PyCharm does background spellchecking of written text and Python docstrings. It’s very handy if you want to write high quality software with meaningful comments and API descriptions.

PyCharm has more robust integrated version control support (Git, SVN). Though Sublime Text has plugins for this, Sublime Text plugin API offers only very limited UI interaction and you cannot, for example, color files in the project explorer based on their edit status.

PyCharm has Power save mode. It disables background tasks like code intel which are  CPU drainage for large projects. This makes digital nomading much more fun when you are fighting over the single available power plug in a hostel on a remote island.

PyCharm has integrated terminal and run window, though it has shortcomings and doesn’t seem to behave like a real terminal.

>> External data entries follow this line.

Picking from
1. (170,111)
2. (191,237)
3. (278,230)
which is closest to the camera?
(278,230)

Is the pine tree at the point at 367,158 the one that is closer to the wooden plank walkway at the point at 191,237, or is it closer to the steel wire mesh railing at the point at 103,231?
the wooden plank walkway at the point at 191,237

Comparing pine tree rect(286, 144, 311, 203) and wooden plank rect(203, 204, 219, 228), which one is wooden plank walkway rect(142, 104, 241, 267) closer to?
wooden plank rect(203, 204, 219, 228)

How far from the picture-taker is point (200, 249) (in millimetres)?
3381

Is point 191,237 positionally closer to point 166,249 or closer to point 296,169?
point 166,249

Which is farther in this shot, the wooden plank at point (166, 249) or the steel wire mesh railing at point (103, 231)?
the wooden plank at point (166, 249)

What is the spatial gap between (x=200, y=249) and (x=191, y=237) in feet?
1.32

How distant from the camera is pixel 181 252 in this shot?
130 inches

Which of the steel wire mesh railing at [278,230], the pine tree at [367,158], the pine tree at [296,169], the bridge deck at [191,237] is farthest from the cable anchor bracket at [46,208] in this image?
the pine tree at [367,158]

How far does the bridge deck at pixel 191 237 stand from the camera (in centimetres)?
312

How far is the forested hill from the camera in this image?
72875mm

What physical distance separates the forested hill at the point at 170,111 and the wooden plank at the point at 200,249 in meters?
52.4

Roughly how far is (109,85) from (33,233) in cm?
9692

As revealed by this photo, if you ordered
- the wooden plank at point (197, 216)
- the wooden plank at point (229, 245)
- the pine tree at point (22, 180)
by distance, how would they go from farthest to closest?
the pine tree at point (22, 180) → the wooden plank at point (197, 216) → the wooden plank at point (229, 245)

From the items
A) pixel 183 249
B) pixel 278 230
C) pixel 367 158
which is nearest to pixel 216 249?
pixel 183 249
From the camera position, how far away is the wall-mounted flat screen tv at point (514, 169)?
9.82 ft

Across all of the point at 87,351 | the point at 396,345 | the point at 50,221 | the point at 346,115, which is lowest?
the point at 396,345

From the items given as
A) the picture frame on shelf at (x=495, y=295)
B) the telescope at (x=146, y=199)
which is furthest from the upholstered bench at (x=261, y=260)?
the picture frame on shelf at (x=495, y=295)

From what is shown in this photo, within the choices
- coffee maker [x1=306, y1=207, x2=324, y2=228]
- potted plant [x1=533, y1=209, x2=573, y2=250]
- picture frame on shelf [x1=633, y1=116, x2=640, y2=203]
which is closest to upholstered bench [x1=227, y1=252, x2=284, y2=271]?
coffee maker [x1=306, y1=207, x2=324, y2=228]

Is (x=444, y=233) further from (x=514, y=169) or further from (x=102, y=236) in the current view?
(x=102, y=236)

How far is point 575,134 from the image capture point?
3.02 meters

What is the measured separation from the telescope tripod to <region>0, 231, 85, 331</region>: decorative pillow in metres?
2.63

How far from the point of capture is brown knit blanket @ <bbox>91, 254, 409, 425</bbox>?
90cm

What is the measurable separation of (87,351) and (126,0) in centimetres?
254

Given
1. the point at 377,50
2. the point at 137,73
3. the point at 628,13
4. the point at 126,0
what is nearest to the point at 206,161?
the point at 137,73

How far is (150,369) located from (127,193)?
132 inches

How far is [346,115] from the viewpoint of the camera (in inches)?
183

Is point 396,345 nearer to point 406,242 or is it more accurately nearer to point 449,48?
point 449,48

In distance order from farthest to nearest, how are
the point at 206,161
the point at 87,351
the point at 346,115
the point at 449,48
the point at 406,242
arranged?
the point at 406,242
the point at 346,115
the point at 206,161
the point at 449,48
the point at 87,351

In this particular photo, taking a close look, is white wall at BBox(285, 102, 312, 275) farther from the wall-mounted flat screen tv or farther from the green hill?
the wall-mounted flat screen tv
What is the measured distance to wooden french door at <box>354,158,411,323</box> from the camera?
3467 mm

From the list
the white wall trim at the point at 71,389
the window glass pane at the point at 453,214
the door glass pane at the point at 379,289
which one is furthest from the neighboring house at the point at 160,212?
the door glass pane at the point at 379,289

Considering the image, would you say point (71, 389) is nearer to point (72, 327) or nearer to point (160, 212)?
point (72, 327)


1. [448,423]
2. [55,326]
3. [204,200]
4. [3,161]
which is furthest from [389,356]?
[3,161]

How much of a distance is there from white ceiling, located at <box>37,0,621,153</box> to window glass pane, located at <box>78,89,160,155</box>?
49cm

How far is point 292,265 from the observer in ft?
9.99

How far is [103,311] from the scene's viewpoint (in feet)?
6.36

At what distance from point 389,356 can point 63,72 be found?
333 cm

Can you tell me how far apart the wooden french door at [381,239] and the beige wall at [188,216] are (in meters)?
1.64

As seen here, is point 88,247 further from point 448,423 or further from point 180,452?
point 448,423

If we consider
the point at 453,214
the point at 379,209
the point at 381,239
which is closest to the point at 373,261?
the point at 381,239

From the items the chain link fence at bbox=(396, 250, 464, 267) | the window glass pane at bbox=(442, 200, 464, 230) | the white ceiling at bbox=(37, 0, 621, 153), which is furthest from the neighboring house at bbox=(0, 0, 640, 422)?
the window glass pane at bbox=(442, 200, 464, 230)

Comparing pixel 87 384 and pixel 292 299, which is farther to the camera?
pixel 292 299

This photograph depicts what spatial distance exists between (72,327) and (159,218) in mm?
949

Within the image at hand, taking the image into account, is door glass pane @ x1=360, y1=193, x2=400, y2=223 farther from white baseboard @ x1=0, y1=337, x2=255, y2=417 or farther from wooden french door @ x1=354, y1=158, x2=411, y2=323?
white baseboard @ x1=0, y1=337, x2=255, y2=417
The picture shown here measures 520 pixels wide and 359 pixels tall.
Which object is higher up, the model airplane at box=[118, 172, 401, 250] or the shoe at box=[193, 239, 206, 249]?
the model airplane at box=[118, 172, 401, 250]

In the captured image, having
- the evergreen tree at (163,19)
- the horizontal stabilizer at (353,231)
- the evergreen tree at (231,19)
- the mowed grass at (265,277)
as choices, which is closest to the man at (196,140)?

PyCharm has integrated unit test runner. But it did not work for my py.test and splinter browser tests, as it seems to behave differently than virtualenv’ed tests launched from command line.

5. Conclusion and the future

After few weeks I found myself using PyCharm for the most of my programming needs. The key pain points PyCharm solved for me where robust code intel tools, better Python application run and debug support, with traceback clicking. The development efficiency gained from these features is enough to migrate over, even though there are features I miss in Sublime Text. However, these editors sync files perfectly and I can always alt+tab switch to Sublime Text when I need to write some Restructured Text or Markdown.

I am looking forward for the upcoming contender Github’s atom.io editor which has the ease and flexibility of Sublime Text plugin system, but with better features, UI integration and big development-oriented company backing it up. Atom team is still working on getting the basic architecture together, so it might be few years until we see robust Python tools on Atom. I’d guess HTML, CSS and JavaScript support get there sooner, as they are building the Atom itself on CoffeeScript.